Unified Patch-level Training and Inference: Patches are randomly cropped during training (serving as data augmentation and preventing overfitting), and stitched during inference (supporting arbitrary sizes).
Significant Speed Advantage: A large-scale scene of 45m × 90m (~170 rooms) can be completed in 2 hours on a single GPU.
Probabilistic Completion: Starting from partial observations, multiple plausible complete scenes can be sampled, demonstrating the diversity of the generative model.

Limitations & Future Work¶

Only validated on the 3D-FRONT indoor dataset; applicability to outdoor scenes (larger scale and sparser) remains unknown.
Unconditional generation — lacks the ability to control the generated content via text, layouts, etc.
The TUDF representation assumes simple topology, which may have limitations for transparent or thin-shell objects.
Hyperparameters of the three-layer latent tree (patch size, overlap ratio, number of feature channels) may need adjustment for different scene domains.
The autoregressive patch generation order (breadth-first traversal) may introduce directional bias.

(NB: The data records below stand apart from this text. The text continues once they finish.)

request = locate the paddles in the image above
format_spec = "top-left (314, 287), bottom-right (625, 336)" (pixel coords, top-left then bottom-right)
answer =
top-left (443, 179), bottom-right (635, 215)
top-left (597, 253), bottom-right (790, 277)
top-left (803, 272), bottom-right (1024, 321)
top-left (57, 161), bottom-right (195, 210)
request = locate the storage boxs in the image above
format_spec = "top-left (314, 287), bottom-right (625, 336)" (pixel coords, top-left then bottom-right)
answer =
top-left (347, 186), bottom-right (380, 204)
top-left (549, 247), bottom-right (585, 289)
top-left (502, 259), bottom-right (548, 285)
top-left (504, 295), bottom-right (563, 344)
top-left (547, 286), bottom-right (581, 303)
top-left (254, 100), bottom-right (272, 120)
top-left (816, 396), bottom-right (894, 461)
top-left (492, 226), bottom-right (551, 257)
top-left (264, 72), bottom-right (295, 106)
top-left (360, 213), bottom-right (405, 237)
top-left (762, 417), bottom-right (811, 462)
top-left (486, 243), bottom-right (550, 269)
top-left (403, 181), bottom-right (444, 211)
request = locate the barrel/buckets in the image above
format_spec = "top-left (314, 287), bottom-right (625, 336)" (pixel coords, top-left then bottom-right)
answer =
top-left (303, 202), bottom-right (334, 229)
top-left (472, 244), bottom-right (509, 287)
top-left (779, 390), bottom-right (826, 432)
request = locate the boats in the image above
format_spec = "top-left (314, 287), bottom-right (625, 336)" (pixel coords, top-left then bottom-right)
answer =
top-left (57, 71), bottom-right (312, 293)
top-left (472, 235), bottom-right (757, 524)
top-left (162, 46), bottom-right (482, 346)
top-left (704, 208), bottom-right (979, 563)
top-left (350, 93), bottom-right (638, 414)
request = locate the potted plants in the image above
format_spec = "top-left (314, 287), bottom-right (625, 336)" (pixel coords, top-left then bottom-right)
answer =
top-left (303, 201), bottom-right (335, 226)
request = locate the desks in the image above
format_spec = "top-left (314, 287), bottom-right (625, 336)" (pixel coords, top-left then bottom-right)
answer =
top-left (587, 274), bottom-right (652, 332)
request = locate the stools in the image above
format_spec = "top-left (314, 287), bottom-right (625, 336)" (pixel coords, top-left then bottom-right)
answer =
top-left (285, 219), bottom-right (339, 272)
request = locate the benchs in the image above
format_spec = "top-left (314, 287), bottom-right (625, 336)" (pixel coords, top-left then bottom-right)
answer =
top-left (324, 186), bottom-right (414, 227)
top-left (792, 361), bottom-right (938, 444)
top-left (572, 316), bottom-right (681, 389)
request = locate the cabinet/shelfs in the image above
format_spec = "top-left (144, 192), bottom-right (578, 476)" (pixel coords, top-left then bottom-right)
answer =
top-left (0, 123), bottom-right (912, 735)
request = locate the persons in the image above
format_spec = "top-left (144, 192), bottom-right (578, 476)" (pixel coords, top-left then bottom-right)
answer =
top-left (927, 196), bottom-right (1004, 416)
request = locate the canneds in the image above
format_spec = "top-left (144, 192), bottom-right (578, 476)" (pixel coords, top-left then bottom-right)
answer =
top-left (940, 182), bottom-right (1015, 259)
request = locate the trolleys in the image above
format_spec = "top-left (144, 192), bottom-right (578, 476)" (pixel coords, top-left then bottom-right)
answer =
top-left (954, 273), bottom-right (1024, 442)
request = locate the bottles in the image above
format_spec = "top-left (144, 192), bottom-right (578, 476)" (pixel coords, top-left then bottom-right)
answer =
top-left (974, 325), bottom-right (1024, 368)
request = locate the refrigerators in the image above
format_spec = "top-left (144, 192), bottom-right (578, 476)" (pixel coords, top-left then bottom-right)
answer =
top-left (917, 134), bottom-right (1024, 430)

BlockFusion: Based on tri-planes + layout conditioning → good local surface quality but poor global structure; LT3SD's hierarchical coarse-to-fine strategy resolves the global consistency issue.
XCube: Based on sparse voxel latents → single-step generation limits detail fidelity; LT3SD's hierarchical conditional generation progressively adds details.
MultiDiffusion (Bar-Tal et al.): Patch-parallel denoising for 2D images → LT3SD generalizes this to 3D, employing it at high-resolution layers to accelerate inference.
Insight: "Complementary decomposed geometry + features" can be generalized to other 3D representations (e.g., trying a similar decomposition learning on NeRF's multi-resolution hash grids).

Rating¶

⭐⭐⭐⭐ — Cleverly designed representation, significantly outperforms SOTA quantitatively, highly practical support for infinite scene generation; but limited to indoor datasets and lacks conditional control capabilities.